Become “pretty close to an expert” by… outsourcing the process of improving your code to a machine…

Even if it improves your code in that scenario, you’re not going to really understand what it’s doing or why. You can use AI as a shortcut for scripting, but you can’t use it as a shortcut for learning

Edit: Besides, we already have perfectly good static analysis tools. Just use a linter. Trying to use AI as a linter will just be worse and unpredictable compared to using an actual linter

[–] [email protected] 1 points 1 month ago (4 children)

But I'm not using it for learning.

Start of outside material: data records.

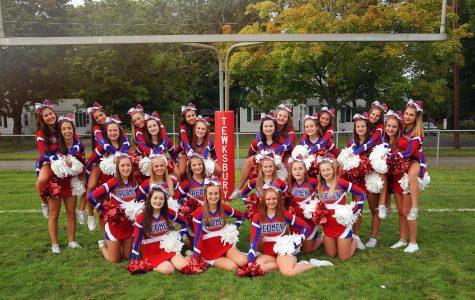Tewksbury Memorial High School Cheerleading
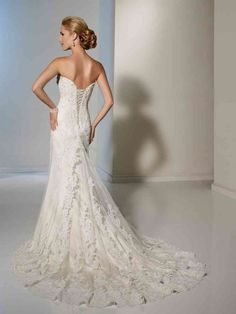 Lace Tulle Sweetheart Applique Beaded Diamonds Lace-up Wedding Lace Back Wedding Dress, Wedding Dresses With Straps, Tulle, Lace Up, Bridal Gowns, Inspiration, Wedding Stuff, Applique, Diamonds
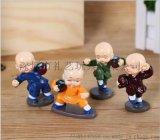 深圳禮藝玩具實力定製各類樹脂工藝品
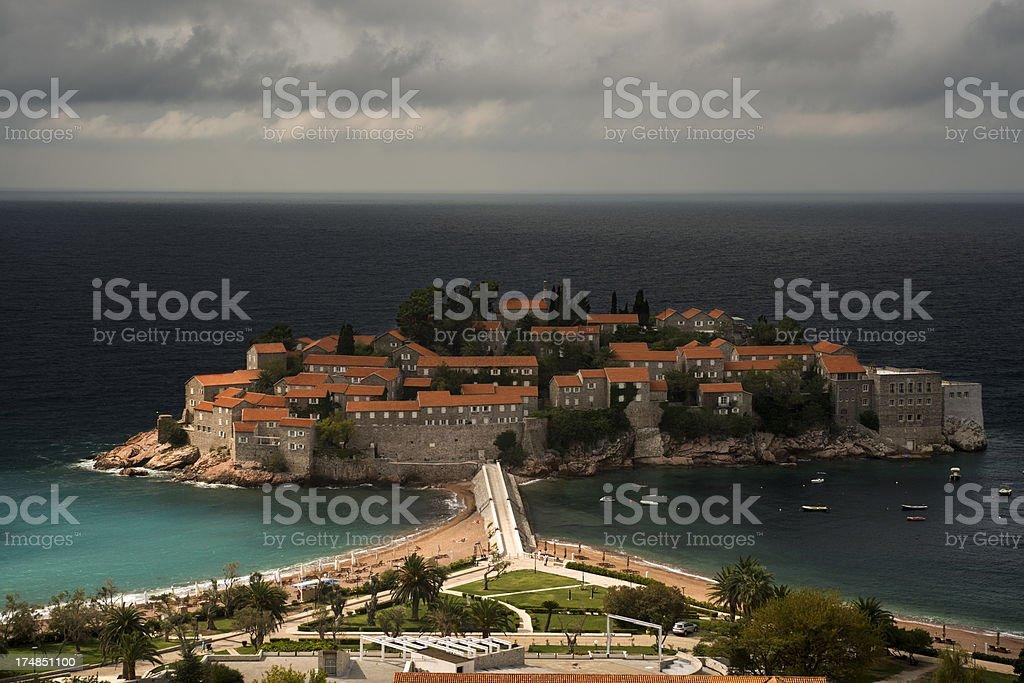 Sveti Stefan - Montenegro royalty-free stock photo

I already understand exception handling, concurrency, typing, etc.

But I only know the exact syntax for some languages

Now I can replicate the best practices for those concepts in a language I've never touched, and I can understand what it does because I know the equivalent syntax in another language and so I can also judge the quality as well

It's even more confident when the new language is C based because I'm already familiar with other C based languages

Obviously it'll never be as good as a person who spent time to learn the language by reading documentation and practicing but most cases it should be fine

[–] [email protected] 6 points 1 month ago* (last edited 1 month ago) (3 children)

In case my edit didn’t land in time: what makes the AI approach better than using existing non-AI static analysis tools

[–] [email protected] 2 points 1 month ago* (last edited 1 month ago) (1 children)

Well my personal experiences have just been that the ML approach catches a lot of things the static analysis tool hasn't. Those are hard coded by humans and there are dozens of not hundreds of ways to write any given function with identical logic. It's impossible for static analysis to be comprehensive enough to catch and fix a code block more than a few lines

E.g. I had a super ugly nested try catch exception block for this new integration test I was writing. It was using a test framework and language I've never used before, and so it was the only way I knew to write this logic. I asked the LLM to improve it and it broke up the nested try catch logic into 2 top level pieces with timeout functions and assertion checks I didn't know existed. The timeout removing the need to throw an exception and the assertion fixing the issue of catching it

[–] [email protected] 9 points 1 month ago (1 children)

I’m glad you’ve gotten some actual use out of the LLMs! My outlook is more skeptical because I’ve seen too many interns get stuck on projects because they tried to ask LLMs for advice (which they did not double check) instead of reaching out to an experienced dev. The word calculators can only do so much.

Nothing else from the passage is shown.